Mesurant plus d’un mètre quatre-vingt, Mike en imposait, jusqu’à ce qu’il sourie. Aussitôt, il faisait fondre tous les préjugés des gens d’abord impressionnés par sa stature. Ce n’était pas un hasard si son principal outil de travail était le téléphone. Ainsi, les clients ne pouvaient le voir. C’était là une façon commode de renier son meilleur attribut. En fait, il s’était emmuré pour mieux se donner le loisir de se délecter du mélodrame à l’image de sa situation actuelle. Il excellait en relations humaines, mais il utilisait rarement ses talents, sauf en cas de nécessité absolue dans le cadre de son travail. Mike n’entretenait pas facilement d’amitiés, et le sexe opposé n’avait aucune place dans son champ d’intérêt actuel, même si certaines de ses représentantes auraient souhaité le contraire !
- Mike, lui disaient parfois ses collègues masculins, quand as-tu été chanceux la dernière fois ? Tu as besoin d’une femme ; cesse de te ronger les sangs ! Puis, ils rentraient chez eux retrouver leur famille, leur chien, leurs enfants… parfois même un poisson! Mais Mike ne pouvait envisager l’idée de reconstruire sa vie affective. Ça n’en valait pas la peine, se disait-il. J’avais déjà trouvé ma compagne, mais elle ne le savait pas. Il avait été très amoureux et avait misé gros sur cet amour. Pour elle, ça n’avait été qu’un jeu.

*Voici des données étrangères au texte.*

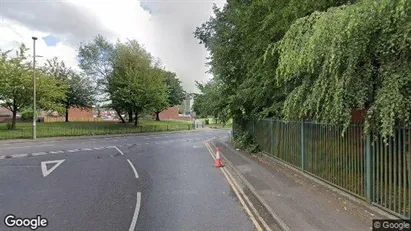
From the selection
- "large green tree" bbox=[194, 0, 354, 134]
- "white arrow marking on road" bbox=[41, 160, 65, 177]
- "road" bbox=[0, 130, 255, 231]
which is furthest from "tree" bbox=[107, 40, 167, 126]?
"road" bbox=[0, 130, 255, 231]

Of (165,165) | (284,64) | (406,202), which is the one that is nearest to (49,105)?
(165,165)

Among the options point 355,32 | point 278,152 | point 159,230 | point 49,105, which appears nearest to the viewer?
point 159,230

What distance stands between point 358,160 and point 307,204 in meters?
1.53

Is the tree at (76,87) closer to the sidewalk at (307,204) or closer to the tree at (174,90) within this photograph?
the tree at (174,90)

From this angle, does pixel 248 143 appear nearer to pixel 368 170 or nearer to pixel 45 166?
pixel 45 166

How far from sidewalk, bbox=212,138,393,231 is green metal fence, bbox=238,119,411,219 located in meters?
0.30

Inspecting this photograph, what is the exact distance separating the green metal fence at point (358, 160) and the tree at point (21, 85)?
88.4 feet

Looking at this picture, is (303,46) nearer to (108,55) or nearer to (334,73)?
(334,73)

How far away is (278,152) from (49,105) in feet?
85.6

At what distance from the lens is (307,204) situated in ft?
22.7

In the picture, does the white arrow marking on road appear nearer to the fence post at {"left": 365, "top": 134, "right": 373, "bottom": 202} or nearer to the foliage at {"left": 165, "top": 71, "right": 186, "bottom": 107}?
the fence post at {"left": 365, "top": 134, "right": 373, "bottom": 202}

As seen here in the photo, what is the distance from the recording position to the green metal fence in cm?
569

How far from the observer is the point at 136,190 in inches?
340

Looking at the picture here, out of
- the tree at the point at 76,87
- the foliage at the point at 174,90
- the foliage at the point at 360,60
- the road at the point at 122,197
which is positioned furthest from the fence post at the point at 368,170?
the foliage at the point at 174,90
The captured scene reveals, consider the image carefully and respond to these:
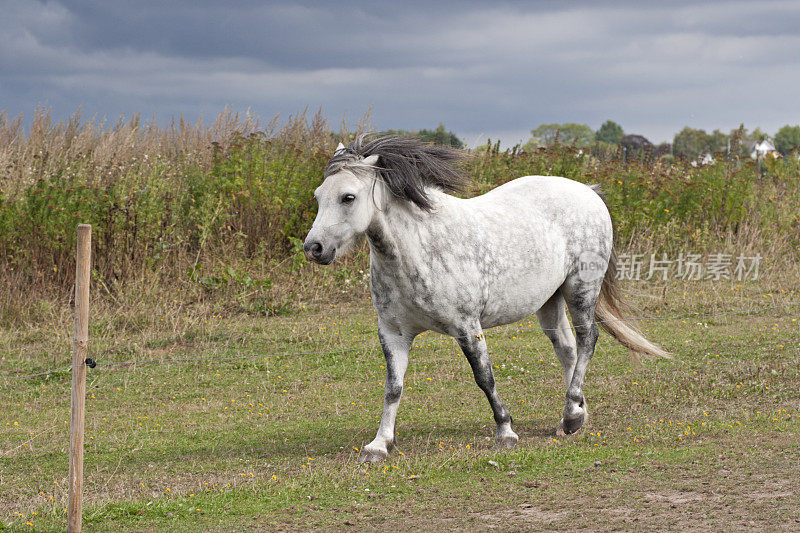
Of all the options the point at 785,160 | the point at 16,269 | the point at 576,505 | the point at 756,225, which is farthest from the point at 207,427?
the point at 785,160

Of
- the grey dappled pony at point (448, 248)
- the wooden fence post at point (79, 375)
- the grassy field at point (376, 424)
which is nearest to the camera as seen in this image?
the wooden fence post at point (79, 375)

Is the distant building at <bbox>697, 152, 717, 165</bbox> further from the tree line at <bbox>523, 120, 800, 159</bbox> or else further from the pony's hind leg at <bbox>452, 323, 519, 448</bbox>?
the pony's hind leg at <bbox>452, 323, 519, 448</bbox>

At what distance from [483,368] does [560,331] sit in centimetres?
A: 134

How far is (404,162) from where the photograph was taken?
19.1 feet

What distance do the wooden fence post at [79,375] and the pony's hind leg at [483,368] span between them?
254cm

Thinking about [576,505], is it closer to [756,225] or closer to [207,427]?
[207,427]

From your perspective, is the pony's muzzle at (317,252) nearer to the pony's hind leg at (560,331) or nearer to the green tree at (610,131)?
the pony's hind leg at (560,331)

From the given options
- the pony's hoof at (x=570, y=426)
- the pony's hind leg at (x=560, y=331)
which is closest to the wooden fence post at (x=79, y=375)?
the pony's hoof at (x=570, y=426)

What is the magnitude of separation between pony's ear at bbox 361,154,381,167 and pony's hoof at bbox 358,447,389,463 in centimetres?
204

Quand Mike en avait finalement pris conscience, son avenir s’était en quelque sorte effondré. Il avait aimé cette femme d’une passion qu’il ne croyait jamais pouvoir revivre un jour. Il lui avait tout donné, mais elle avait tout rejeté.
[……..]
Mike avait le souffle coupé et souffrait terriblement. Au moment où il essayait de se ressaisir et de soulager ses poumons brûlants à cause d’un manque d’air, il aperçut une botte d’une ampleur qui lui sembla démesurée s’abattant sur lui. Son assaillant grimaçait. Tout se passa très vite. La botte trouva son chemin.
Mike sentit et entendit le bruit des os de sa gorge et de son cou qui se rompaient d’une façon abominable. Il respira d’horreur, sachant très bien que l’air ne pouvait plus entrer et que sa colonne était sans doute broyée. Son corps entier réagit au bruit du choc de son cou mutilé. Sa conscience ressentit la situation dont l’horreur commençait à prendre forme. Ça y était… la mort approchait. Il essaya de crier, mais en vain. Il était sans voix. Il ne lui restait plus d’air et les choses commençaient à s’assombrir.
Tout était calme. Le voleur se dépêchait de finir son oeuvre sans se préoccuper du sort de l’homme étendu sur le plancher. Mais il fut interrompu par un bruit provenant de la porte. – Qu’est-ce qui se passe ici ? Est-ce que ça va ? clamait un voisin en frappant violemment la porte de son poing. Le voleur maudit son sort et se dirigea en maugréant vers la fenêtre fracassée. Pour faciliter sa sortie, il enleva les pièces encore accrochées au cadre et se glissa habilement vers l’extérieur. Le voisin de Mike, qui ne l’avait en fait jamais rencontré, entendit les bruits de verre cassé à l’intérieur et décida de tourner la poignée. La porte n’étant pas verrouillée, il entra et trouva l’appartement sens dessus dessous et un homme qui s’échappait par la fenêtre brisée. Avançant silencieusement dans la noirceur presque totale pour éviter le téléviseur et la chaîne stéréo étrange et une ampoule nue s’alluma au plafond.
- Oh mon Dieu ! s’entendit-il prononcer avec stupeur.
En moins d’une seconde, il prit le combiné du téléphone, composa un numéro et demanda de l’aide. Michaël Thomas gisait sur le plancher, inconscient et grièvement blessé. La pièce était redevenue silencieuse. On entendait seulement le bruit d’un poisson qui se débattait à un mètre de la tête de Mike. Le Chat avait rejoint la laitue et les nouilles précuites sur le plancher, un mélange peu alléchant qui se teintait lentement du sang des blessures de Mike.